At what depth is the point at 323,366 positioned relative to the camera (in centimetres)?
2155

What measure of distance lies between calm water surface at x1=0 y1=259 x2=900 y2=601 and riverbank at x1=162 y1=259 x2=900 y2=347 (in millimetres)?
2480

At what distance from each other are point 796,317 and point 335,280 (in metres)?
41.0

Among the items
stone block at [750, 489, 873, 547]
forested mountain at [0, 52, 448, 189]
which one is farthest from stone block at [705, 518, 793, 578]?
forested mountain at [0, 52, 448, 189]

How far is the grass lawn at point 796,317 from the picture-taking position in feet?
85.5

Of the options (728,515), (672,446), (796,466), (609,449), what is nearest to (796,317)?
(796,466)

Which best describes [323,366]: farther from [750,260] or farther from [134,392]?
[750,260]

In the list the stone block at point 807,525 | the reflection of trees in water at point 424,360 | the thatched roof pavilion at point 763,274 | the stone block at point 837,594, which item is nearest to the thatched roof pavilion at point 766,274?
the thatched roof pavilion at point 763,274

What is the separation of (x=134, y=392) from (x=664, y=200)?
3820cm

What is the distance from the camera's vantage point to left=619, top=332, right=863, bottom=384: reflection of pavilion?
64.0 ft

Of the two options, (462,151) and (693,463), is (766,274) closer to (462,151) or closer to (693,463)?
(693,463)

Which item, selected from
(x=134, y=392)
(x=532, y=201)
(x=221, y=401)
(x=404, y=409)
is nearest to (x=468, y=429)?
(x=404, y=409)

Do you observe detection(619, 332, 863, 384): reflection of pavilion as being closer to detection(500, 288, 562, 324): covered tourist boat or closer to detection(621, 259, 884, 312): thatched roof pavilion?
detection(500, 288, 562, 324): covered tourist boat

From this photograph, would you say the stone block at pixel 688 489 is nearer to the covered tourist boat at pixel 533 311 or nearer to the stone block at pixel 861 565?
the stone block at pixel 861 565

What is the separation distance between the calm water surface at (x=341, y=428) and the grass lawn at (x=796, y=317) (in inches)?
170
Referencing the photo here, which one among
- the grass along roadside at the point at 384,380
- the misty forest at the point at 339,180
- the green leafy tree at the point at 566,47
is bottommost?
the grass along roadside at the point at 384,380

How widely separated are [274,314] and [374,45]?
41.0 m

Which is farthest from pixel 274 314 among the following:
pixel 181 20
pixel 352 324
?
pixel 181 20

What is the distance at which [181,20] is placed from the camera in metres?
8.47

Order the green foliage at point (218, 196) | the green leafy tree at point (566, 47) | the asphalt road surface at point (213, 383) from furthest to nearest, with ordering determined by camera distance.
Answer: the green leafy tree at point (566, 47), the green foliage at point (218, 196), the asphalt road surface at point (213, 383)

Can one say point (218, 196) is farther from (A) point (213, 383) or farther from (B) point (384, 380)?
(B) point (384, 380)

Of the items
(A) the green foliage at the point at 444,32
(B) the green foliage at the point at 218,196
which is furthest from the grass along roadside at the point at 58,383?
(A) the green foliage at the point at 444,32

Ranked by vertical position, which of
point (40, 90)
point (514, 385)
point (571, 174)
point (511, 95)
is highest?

= EXERCISE =
Transcribe every entry word for word.

= RESULT BELOW =
At what depth is the point at 323,366 positioned relative to the camera (in centimetres)?
2155

What measure of distance lies between calm water surface at x1=0 y1=259 x2=900 y2=601 and riverbank at x1=162 y1=259 x2=900 y2=347 (in millimetres)?
2480

At what distance from each other are point 796,317 and point 335,280 (in metres)?
41.0

Among the items
stone block at [750, 489, 873, 547]
forested mountain at [0, 52, 448, 189]
which one is farthest from stone block at [705, 518, 793, 578]?
forested mountain at [0, 52, 448, 189]

How far is the grass lawn at point 796,317 from the picture-taking position in feet?
85.5

Of the options (728,515), (672,446), (796,466), (609,449), what is nearest to (796,317)?
(796,466)

Which best describes [323,366]: farther from [750,260] or farther from [134,392]?
[750,260]

In the list the stone block at point 807,525 | the reflection of trees in water at point 424,360 | the thatched roof pavilion at point 763,274 | the stone block at point 837,594, which item is nearest to the thatched roof pavilion at point 766,274?
the thatched roof pavilion at point 763,274

What is the separation of (x=134, y=392) from (x=664, y=200)?
3820cm

What is the distance from the camera's vantage point to left=619, top=332, right=863, bottom=384: reflection of pavilion?
64.0 ft

Of the two options, (462,151) and (693,463), is (766,274) closer to (462,151) or closer to (693,463)?
(693,463)

Which item, selected from
(x=134, y=392)
(x=532, y=201)
(x=221, y=401)
(x=404, y=409)
is nearest to (x=468, y=429)?
(x=404, y=409)

Do you observe detection(619, 332, 863, 384): reflection of pavilion as being closer to detection(500, 288, 562, 324): covered tourist boat or closer to detection(621, 259, 884, 312): thatched roof pavilion?
detection(500, 288, 562, 324): covered tourist boat

From this photograph, would you say the stone block at pixel 688 489 is nearer to the covered tourist boat at pixel 533 311 or nearer to the stone block at pixel 861 565?
the stone block at pixel 861 565

What is the separation distance between the calm water surface at (x=341, y=428) and the grass lawn at (x=796, y=317) (in inches)?
170
Referencing the photo here, which one among
- the grass along roadside at the point at 384,380
- the misty forest at the point at 339,180
- the green leafy tree at the point at 566,47
is bottommost?
the grass along roadside at the point at 384,380

How widely separated are [274,314] and [374,45]?
41.0 m

Which is farthest from pixel 274 314 among the following:
pixel 181 20
pixel 352 324
?
pixel 181 20

What is the distance at which [181,20] is placed from the camera in metres?
8.47

Order the green foliage at point (218, 196) | the green leafy tree at point (566, 47) | the asphalt road surface at point (213, 383) from furthest to nearest, with ordering determined by camera distance.
Answer: the green leafy tree at point (566, 47), the green foliage at point (218, 196), the asphalt road surface at point (213, 383)

Can one say point (218, 196) is farther from (A) point (213, 383) or farther from (B) point (384, 380)?
(B) point (384, 380)

Of the items
(A) the green foliage at the point at 444,32
(B) the green foliage at the point at 218,196
which is furthest from the grass along roadside at the point at 58,383?
(A) the green foliage at the point at 444,32

Ranked by vertical position, which of
point (40, 90)
point (514, 385)
point (571, 174)
point (511, 95)
is highest?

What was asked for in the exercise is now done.